Loneliness is a mark of such a quest. People back home don't always seem to understand that what is good may not be the best.
That man lolling on fair land
has no earthly inkling of how I
a wretched wreck on ice-cold seas
weathered each winter
exiled from kith and kin.
The Seafarer undertakes the journey in winter, that season which is the antithesis of all that is comfortable and warm. Yet the one who hears the call of that far distant land is not content to snuggle under the bed covers or warm one's toes at the fireplace in the old homeplace. While one may miss the warmth and coziness of the familiar, the heart longs for that unknown shore where...

God's visions are . . . more vivid
than this dead life loaned out on land.

To the Seafarer, the quest is clear:

Come, consider where we have a home, how
we can travel to it, how our travail here
will lead us to the living well-head
and heaven haven of our Lord's love.

Amen!

Friday, February 03, 2006

What Makes You Tick?

Recently in the theological research course I teach, I gave a brief talk on motivation and other qualities essential to writing a research paper successfully.

One slide of the PowerPoint presentation I used was a grouping of cartoon characters including Bugs Bunny, Sylvester the Cat, Wiley Coyote, Elmer Fudd, and the Grinch. I asked the students to tell me what makes each of the characters tick.
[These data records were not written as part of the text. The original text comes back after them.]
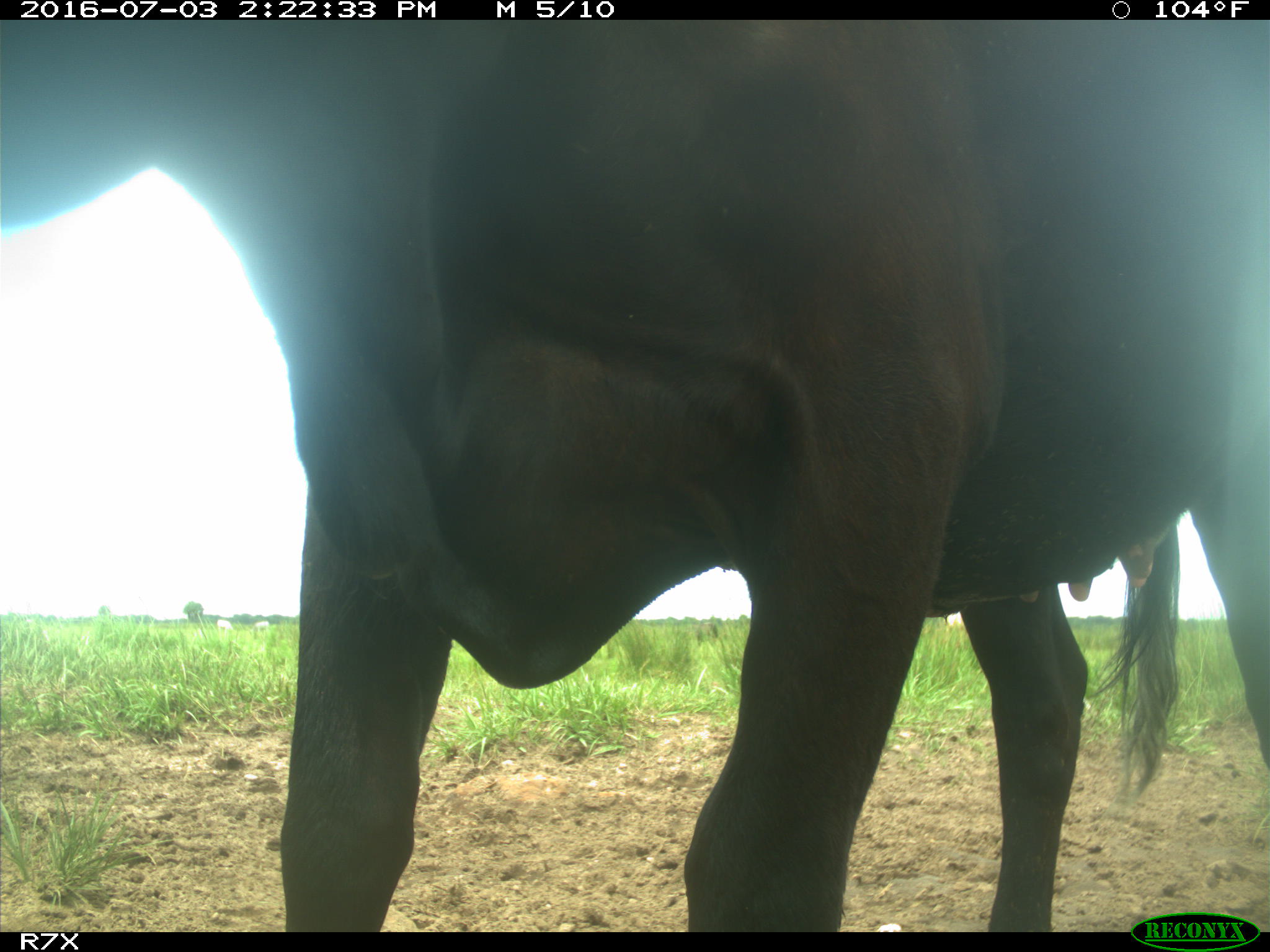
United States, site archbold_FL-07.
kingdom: Animalia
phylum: Chordata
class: Mammalia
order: Artiodactyla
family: Bovidae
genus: Bos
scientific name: Bos taurus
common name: domestic cow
Bos taurus (domestic cow).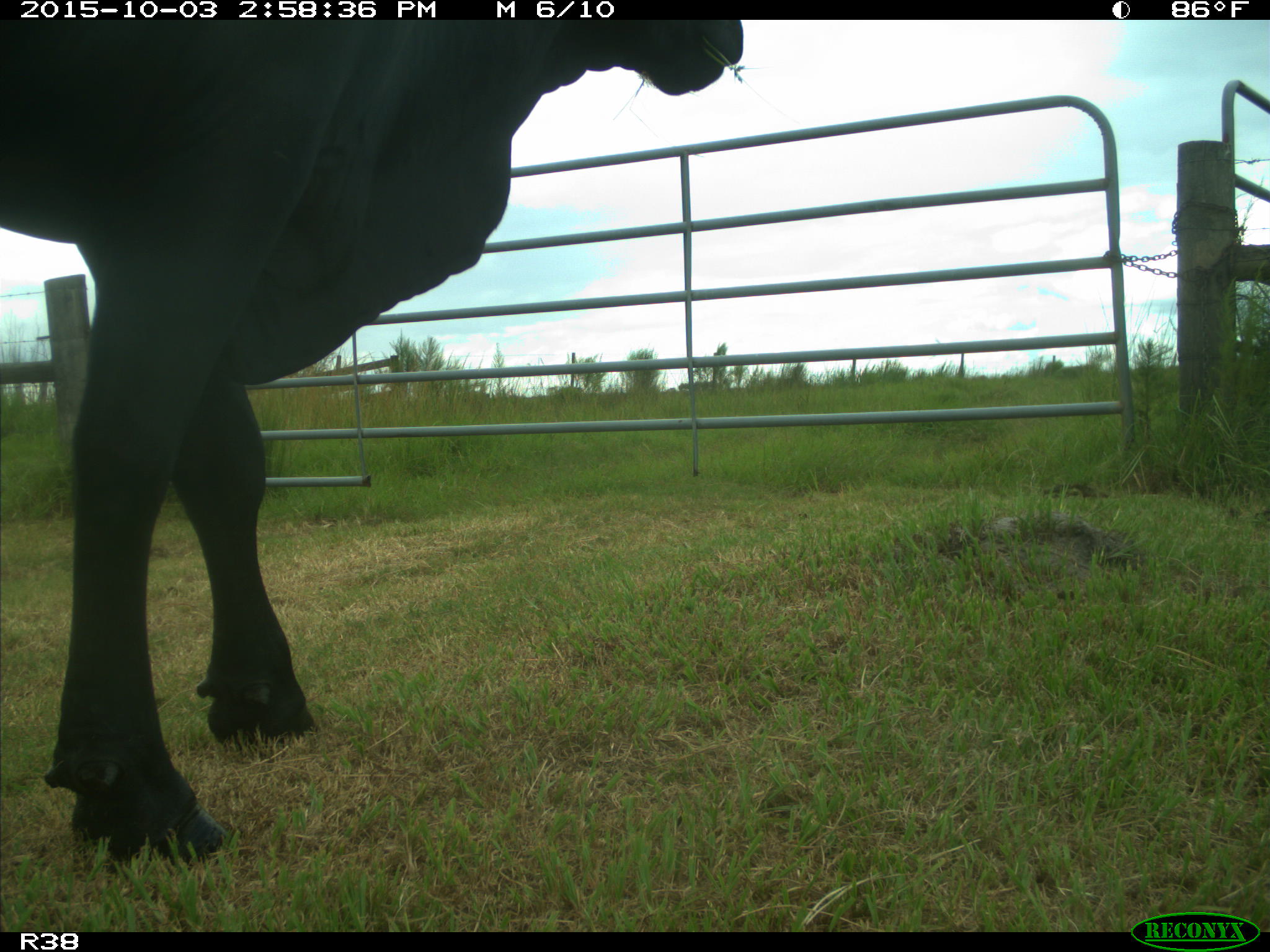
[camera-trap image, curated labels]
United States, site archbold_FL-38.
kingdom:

The answers are obvious: Bugs Bunny loves eating carrots, Sylvester has the goal of catching and eating Tweety, Wiley Coyote loves the idea of catching Roadrunner, Elmer Fudd loves hunting and dreams of shooting Bugs and Daffy, and the Grinch delights in the thought of ruining Christmas.

The students seemed to enjoy the little exercise, and while I had their attention, I asked them, "What makes you tick?" The idea was to get them started thinking about what it is in life that motivates them to do what they do and to be who they are.
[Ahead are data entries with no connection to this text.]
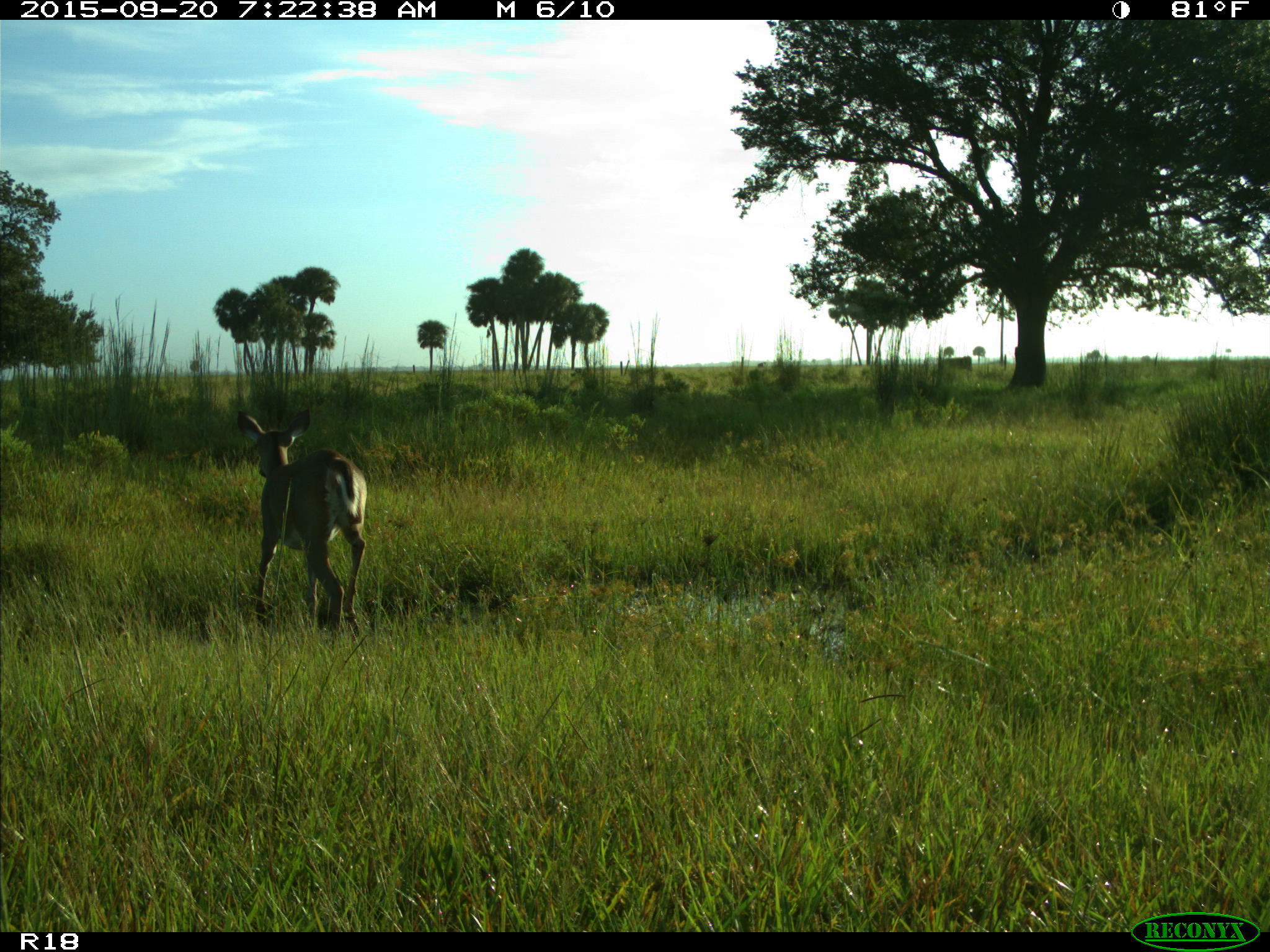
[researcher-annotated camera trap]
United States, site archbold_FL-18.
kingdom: Animalia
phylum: Chordata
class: Mammalia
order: Artiodactyla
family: Cervidae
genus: Odocoileus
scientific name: Odocoileus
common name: deer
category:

Another illustration that makes the same point is the clock. But instead of saying, "What makes a clock tick?" since that obviously has a double meaning, I asked, "What is a clock's reason for being?"

Obviously, the answer is to keep time. But there are those of us who keep clocks even when they don't keep time, maybe because they look good, like the little crystal clock I keep on my desk, or maybe because we like the sound they make, like the cuckoo clock my in-laws keep just because they like the cuckoo. The question to ask ourselves, then, is: "What is my reason for being?"
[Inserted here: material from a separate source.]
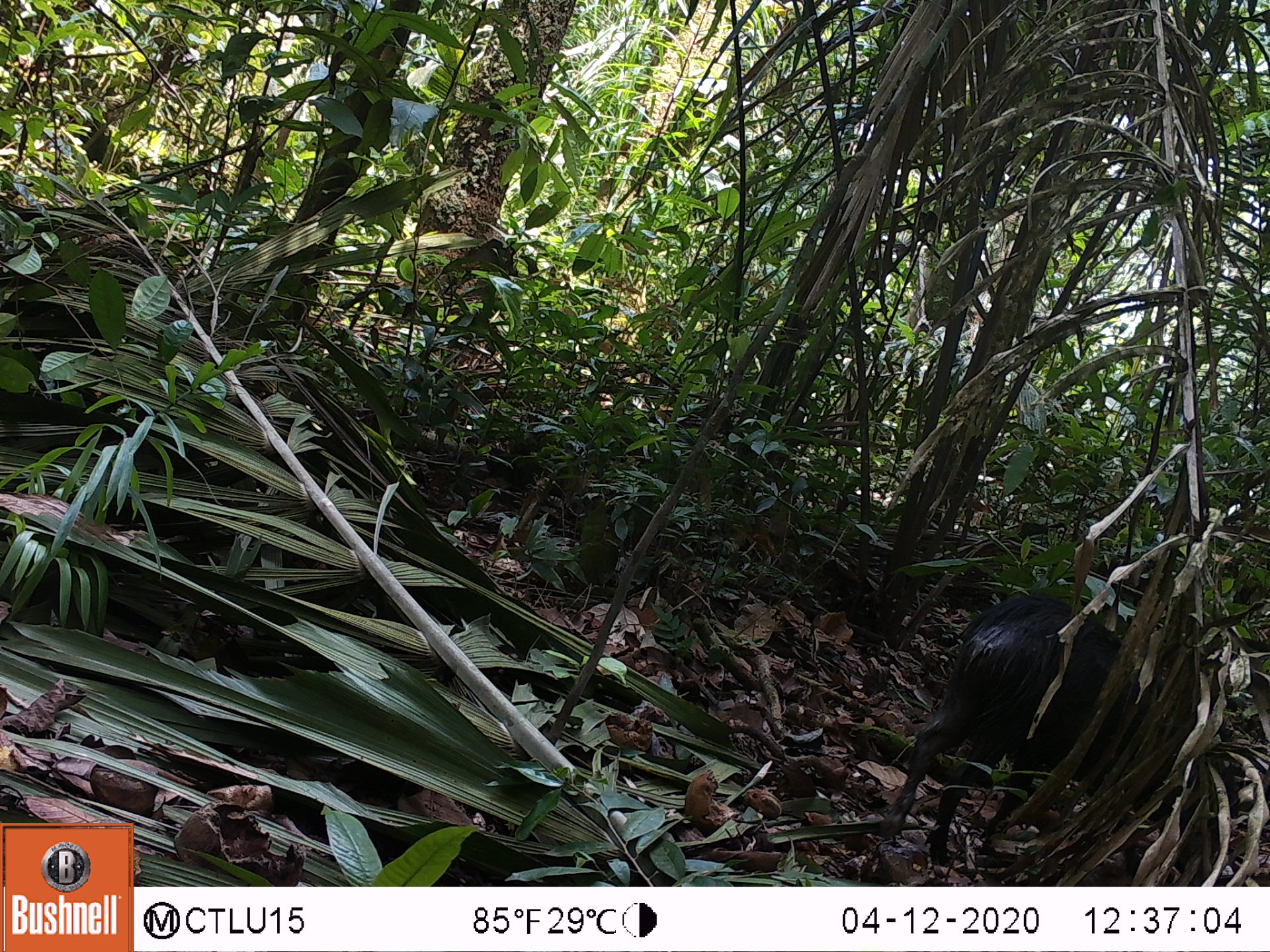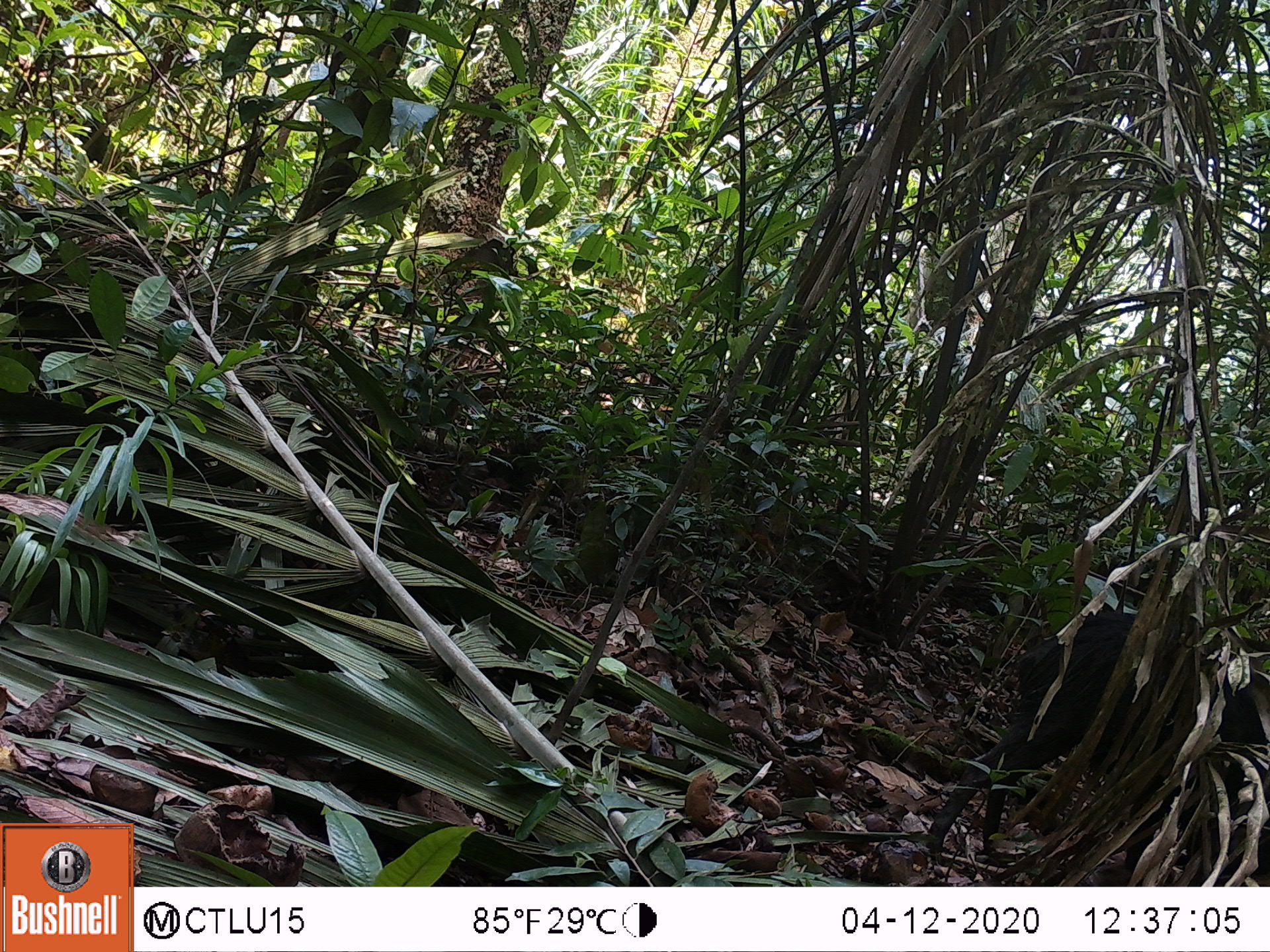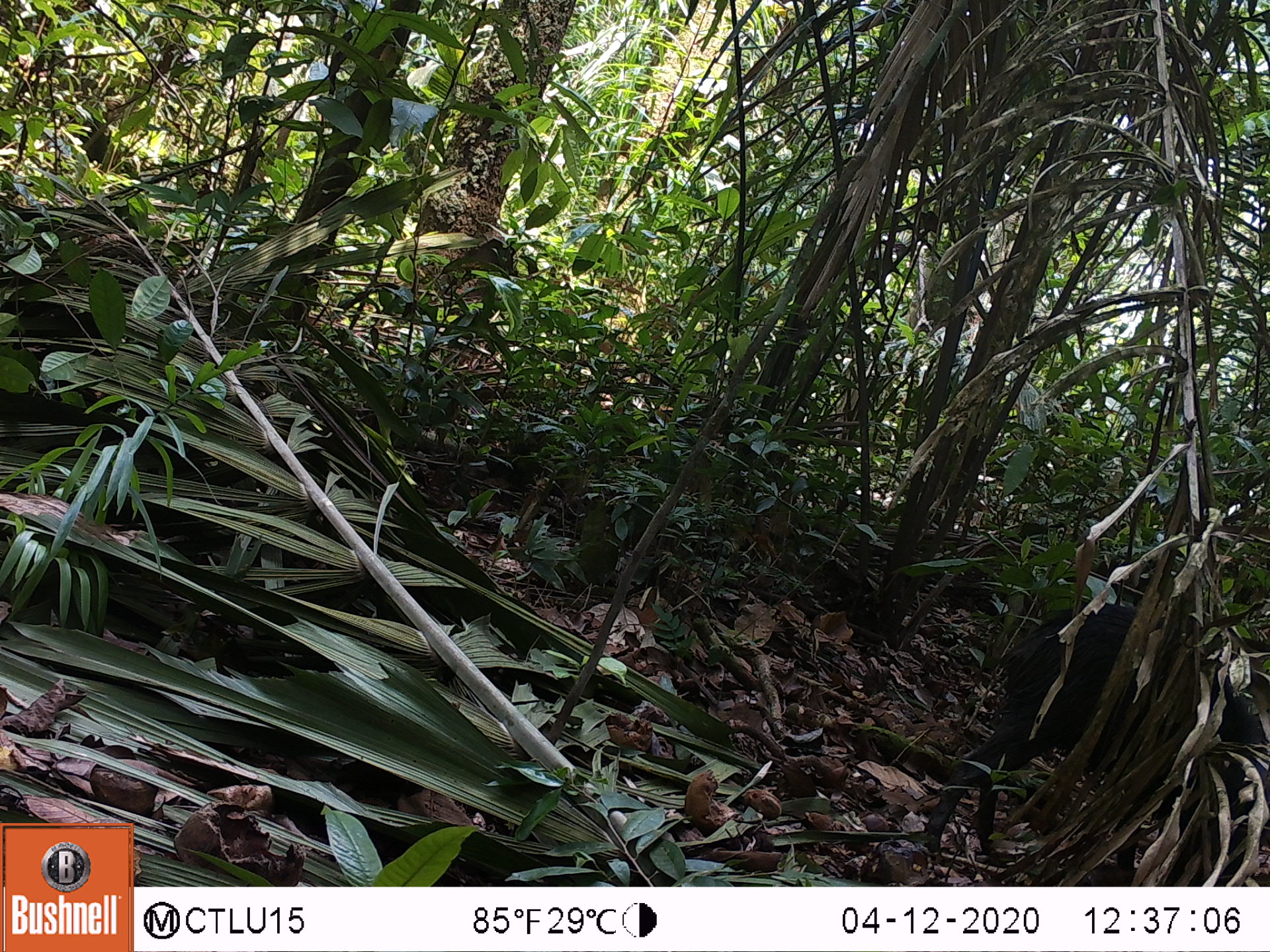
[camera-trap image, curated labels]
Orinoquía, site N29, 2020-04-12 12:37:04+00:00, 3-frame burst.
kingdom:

Hopefully, it's not just to look good or to go cuckoo.

The answer for us Christians is easy: our reason for being is to love and worship God and to love our neighbor as ourselves. That means everything else is extra. It helps us set our priorities and keep things in proper perspective. To put it simply, I revert to my favorite saying, even though I've said it so often it borders on being a cliche: "Will it matter in heaven?" Hopefully, if our motivation truly is to do only what will count for eternity, we will be inspired not only to make the best choices but also to keep on going regardless of any discouragements or setbacks...

...even as Wiley Coyote refused to allow any mishaps -- falls over cliffs or packages that explode -- deter him from getting back up and trying one more time to catch that ever evasive Roadrunner.